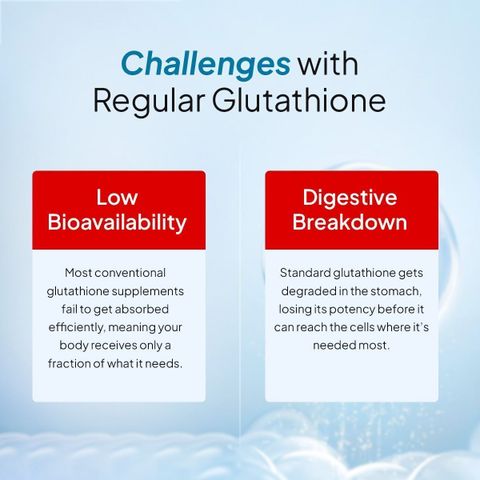 Challenges with Regular Glutathione

Low Bioavailability

Most conventional glutathione supplements fail to get absorbed efficiently, meaning your body receives only a fraction of what it needs.

Digestive Breakdown

Standard glutathione gets degraded in the stomach, losing its potency before it can reach the cells where it's needed most.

*TO DO*
The answer should hold exactly the lines running from the one with "Low Bioavailability" to the final line of the data, both ends counted.

*RESPONSE BELOW*
Low Bioavailability

Most conventional glutathione supplements fail to get absorbed efficiently, meaning your body receives only a fraction of what it needs.

Digestive Breakdown

Standard glutathione gets degraded in the stomach, losing its potency before it can reach the cells where it's needed most.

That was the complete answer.